Deployment patterns — India and UK regions

The four deployment options Builders are using in production right now, ranked roughly by ease of getting started:

  1. Hosted endpoints (Together, Replicate, Modal) — zero ops work, $0.20 to $0.90 per million tokens depending on model. Together has the best coverage of all three open-weight contenders. Latency from Mumbai is acceptable but routes via Singapore; from London latency is good direct.
  2. Hugging Face Inference Endpoints — slightly higher cost than Together but with easier private VPC peering on AWS. Useful if your data sovereignty story requires the inference workload to never leave your account.
  3. Self-host on AWS — for India, AWS Mumbai (ap-south-1) on a g5.12xlarge or p5.48xlarge running vLLM. For the UK, AWS London (eu-west-2) on the same instance shapes. Crossover point versus hosted endpoints sits around $3,000-$4,000 of monthly inference spend.
  4. Self-host on GCP — GCP asia-south1 (Mumbai) or europe-west2 (London) with TPUs is competitive on Mistral Small 4 and Gemma 4 in particular. Llama 4's MoE is currently better-optimised for NVIDIA, so AWS wins for that one.

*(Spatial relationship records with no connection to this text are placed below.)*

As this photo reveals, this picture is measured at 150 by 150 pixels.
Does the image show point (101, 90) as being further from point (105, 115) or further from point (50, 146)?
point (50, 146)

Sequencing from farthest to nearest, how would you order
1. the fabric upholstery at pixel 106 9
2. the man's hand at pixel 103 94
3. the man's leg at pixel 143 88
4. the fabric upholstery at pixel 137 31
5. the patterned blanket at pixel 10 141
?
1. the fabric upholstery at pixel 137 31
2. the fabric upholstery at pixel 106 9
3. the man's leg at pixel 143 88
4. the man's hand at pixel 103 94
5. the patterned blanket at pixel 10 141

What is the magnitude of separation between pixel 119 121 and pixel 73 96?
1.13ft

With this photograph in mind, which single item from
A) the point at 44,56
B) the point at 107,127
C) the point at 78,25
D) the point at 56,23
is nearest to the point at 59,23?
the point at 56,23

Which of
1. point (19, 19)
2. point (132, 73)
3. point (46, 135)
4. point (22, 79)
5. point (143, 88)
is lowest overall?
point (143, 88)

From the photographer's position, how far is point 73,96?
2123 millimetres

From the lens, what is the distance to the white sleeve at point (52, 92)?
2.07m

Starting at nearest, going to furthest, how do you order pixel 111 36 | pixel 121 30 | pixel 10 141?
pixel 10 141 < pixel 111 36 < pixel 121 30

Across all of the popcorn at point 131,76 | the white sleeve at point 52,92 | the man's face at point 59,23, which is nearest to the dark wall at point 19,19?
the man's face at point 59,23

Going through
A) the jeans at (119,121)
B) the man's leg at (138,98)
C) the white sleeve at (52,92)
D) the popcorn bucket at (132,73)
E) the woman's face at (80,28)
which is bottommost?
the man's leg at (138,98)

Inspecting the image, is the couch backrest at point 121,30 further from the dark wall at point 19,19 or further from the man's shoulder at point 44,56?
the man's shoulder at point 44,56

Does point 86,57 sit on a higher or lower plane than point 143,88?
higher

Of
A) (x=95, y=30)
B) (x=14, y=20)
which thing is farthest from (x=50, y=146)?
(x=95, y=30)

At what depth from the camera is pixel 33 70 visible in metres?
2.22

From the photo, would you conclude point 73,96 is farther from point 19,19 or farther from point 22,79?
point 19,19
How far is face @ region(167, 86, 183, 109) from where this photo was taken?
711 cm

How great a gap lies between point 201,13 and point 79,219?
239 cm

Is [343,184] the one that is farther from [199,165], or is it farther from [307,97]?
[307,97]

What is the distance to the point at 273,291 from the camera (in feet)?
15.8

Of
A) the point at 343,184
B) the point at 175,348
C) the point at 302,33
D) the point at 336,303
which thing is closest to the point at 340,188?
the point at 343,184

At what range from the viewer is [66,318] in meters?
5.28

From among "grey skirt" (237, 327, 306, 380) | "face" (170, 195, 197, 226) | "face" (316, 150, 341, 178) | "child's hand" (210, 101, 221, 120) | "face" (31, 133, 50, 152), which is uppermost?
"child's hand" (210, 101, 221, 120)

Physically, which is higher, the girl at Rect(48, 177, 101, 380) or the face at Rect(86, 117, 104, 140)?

A minimal self-hosted vLLM config that works for GLM-5.1 on a single H100 80GB:

# GLM-5.1 on a single H100 80GB via vLLM
# Tested on AWS p5.48xlarge in ap-south-1 (Mumbai) and eu-west-2 (London)

docker run --gpus all --ipc=host \
  -p 8000:8000 \
  -v ~/.cache/huggingface:/root/.cache/huggingface \
  vllm/vllm-openai:latest \
  --model THUDM/glm-5.1-chat \
  --tensor-parallel-size 1 \
  --max-model-len 200000 \
  --gpu-memory-utilization 0.92 \
  --enable-prefix-caching \
  --served-model-name glm-5.1

# Then call it from Python with the OpenAI SDK pointed at localhost:
#   client = OpenAI(base_url="http://localhost:8000/v1", api_key="not-needed")
#   client.chat.completions.create(model="glm-5.1", messages=[...])

The same image runs unchanged on GCP A3 instances and on bare-metal H100s at any colo. The --enable-prefix-caching flag is the cost-economics one — with it, you get the same prompt-caching benefit you would get from Together's hosted endpoint. Without it, every request pays full input-tokens cost and your unit economics tilt.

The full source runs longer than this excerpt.